■ **SCOPO DEL COMPITO**
Continua la sentenza della Cassazione sulla divisione ereditaria a partire dalla frase che segue l'ultima riportata nel brano fornito.

■ **BRANO FORNITO**
►

Suprema Corte di Cassazione

sezione II

Sentenza del 14 novembre 2012, n. 19914

Svolgimento del processo

O.P. e P.P. , premesso:
– che in data (…) era deceduto il loro padre E. il quale con testamento olografo nominava essi attori eredi universali mentre lasciava all’altro fratello F. la sola quota legittima; che il de cuius aveva anche provveduto a suddividere tra i figli i beni immobili; che mancava tra loro l’accordo sulla suddivisione di beni mobili e denaro;
convocavano in giudizio davanti al Tribunale di Rovereto il proprio fratello F. al fine di sentire accertare la validità del testamento olografo e per procedere alla divisione di detti beni con la restituzione della somma ricevuta dal convenuto in eccedenza rispetto alla sua quota ereditaria.
Si costituiva F.P. il quale non si opponeva alla domanda di divisione ma precisava che oltre ai beni indicati dalle controparti ve ne erano altri. In particolare, al momento della morte il de cuius vantava un credito nei confronti del figlio O. e prima della morte il de cuius aveva venduto alla moglie di O. un appartamento per il prezzo dichiarato di 320 milioni che non era stato versato per cui l’atto di alienazione doveva considerarsi simulato. Il convenuto chiariva altresì che nel (…) era deceduta la madre P.C. i cui beni immobili erano stati divisi con atto notarile ma per i beni mobili non era stato raggiunto alcun accordo per cui proponeva domanda rendiconto avendo sia il padre che gli attori incassato canoni di locazione di quattro appartamenti e tre negozi ed anche un’indennità espropriativa. Il convenuto chiedeva altresì la restituzione di quanto versato per l’imposta di successione che doveva corrispondere alla sua quota di legittimario pari a 4/18 dell’asse ereditario.
Veniva integrato il contraddittorio nei confronti di M.D. moglie del fratello premorto Pa.Co. e di F.M. moglie di O. , nei cui confronti P.F. chiedeva che venisse accertata la simulazione assoluta del negozio di compravendita intercorso tra P.E. e F.M.
La signora M.D. e la signora F.M. non si costituivano e pertanto restavano contumaci.

◄

■ **DATI FORNITI**
►

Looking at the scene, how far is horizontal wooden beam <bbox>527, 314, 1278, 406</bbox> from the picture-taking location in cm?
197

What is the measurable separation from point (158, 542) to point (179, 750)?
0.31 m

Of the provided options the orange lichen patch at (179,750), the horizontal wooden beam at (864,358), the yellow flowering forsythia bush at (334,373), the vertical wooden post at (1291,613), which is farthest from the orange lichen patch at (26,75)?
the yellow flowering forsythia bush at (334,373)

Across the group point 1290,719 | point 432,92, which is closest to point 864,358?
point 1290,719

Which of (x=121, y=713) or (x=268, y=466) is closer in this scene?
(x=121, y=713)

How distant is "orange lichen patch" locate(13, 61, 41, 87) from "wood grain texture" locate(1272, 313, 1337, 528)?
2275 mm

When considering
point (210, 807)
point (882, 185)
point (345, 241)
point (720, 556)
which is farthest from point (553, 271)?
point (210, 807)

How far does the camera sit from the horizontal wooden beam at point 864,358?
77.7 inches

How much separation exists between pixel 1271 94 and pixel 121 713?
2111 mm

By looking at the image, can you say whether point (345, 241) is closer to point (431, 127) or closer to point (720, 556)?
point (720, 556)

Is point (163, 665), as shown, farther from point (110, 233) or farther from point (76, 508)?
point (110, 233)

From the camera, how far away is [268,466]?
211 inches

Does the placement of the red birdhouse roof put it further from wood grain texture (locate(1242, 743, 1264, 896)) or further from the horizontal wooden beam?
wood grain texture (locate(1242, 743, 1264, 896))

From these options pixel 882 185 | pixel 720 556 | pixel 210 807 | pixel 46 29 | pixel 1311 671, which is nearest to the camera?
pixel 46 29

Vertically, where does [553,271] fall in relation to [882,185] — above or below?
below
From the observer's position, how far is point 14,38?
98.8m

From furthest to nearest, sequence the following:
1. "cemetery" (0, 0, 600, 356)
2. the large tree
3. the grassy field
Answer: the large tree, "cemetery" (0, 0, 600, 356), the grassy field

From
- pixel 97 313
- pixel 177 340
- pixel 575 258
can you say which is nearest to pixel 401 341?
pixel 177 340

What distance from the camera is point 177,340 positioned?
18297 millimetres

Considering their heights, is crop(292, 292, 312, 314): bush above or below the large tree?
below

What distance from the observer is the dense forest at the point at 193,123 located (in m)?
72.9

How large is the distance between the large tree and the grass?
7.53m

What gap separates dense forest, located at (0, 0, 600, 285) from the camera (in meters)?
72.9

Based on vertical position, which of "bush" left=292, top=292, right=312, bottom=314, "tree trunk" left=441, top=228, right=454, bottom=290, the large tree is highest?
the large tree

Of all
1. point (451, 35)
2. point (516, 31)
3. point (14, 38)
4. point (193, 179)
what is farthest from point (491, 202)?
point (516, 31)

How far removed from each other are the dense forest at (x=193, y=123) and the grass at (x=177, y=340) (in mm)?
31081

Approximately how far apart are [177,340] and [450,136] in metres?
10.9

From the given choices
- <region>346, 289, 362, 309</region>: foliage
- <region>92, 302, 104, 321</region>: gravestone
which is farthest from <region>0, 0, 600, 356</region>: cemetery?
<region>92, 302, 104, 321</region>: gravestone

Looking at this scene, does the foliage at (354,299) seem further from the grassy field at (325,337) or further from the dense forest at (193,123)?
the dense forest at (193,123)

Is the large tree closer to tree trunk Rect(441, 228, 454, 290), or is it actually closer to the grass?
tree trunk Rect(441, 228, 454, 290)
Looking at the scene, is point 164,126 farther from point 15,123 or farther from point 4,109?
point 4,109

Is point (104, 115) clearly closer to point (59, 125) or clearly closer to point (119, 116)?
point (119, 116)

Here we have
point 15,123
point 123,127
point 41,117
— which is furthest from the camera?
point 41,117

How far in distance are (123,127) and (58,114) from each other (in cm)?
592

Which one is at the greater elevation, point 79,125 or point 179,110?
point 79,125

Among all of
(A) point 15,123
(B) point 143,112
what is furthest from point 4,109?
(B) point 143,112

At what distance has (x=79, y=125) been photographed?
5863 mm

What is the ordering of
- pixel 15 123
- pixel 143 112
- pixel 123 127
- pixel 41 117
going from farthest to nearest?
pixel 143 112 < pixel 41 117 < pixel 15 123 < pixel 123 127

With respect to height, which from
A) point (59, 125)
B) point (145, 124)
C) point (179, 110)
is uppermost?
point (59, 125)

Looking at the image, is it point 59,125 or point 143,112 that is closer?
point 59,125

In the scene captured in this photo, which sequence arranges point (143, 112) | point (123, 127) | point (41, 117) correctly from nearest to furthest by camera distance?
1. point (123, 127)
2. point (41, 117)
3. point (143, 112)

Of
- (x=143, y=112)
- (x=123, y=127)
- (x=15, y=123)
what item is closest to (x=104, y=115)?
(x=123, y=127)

◄

■ **RISULTATO ATTESO**
Gli attori con memoria ex art. 180 precisavano che quanto alla divisione immobiliare l’atto divisionale del 1989 era stata superato da un successivo atto notarile; che il mobilio della casa di … costituiva arredamento della casa paterna e come tale non era mai entrato nel patrimonio di F. ;
che la F. aveva versato al suocero la somma di lire 200.000.000 per l’acquisto dell’appartamento oggetto di controversia, mentre il residuo prezzo di quella vendita era stato compensato con il credito che O. vantava verso il padre; eccepivano la prescrizione per i canoni locativi che gli stessi avevano percepito. Gli attori concludevano specificando di aver sostenuto spese funerarie e spese per assistere il padre gravemente ammalato e altre per migliorie apportate ai beni ereditari.
Il Tribunale di Rovereto, con sentenza parziale n. 229 del 2004, accertava la simulazione della compravendita intercorsa tra P.E. e F.M.T. , registrata a Rovereto il (…) n. (…) con conseguente inclusione del bene oggetto della compravendita all’interno dell’asse ereditario, con condanna della F. alle spese e rimetteva la causa sul ruolo per la stima dei beni e per la predisposizione del progetto divisionale.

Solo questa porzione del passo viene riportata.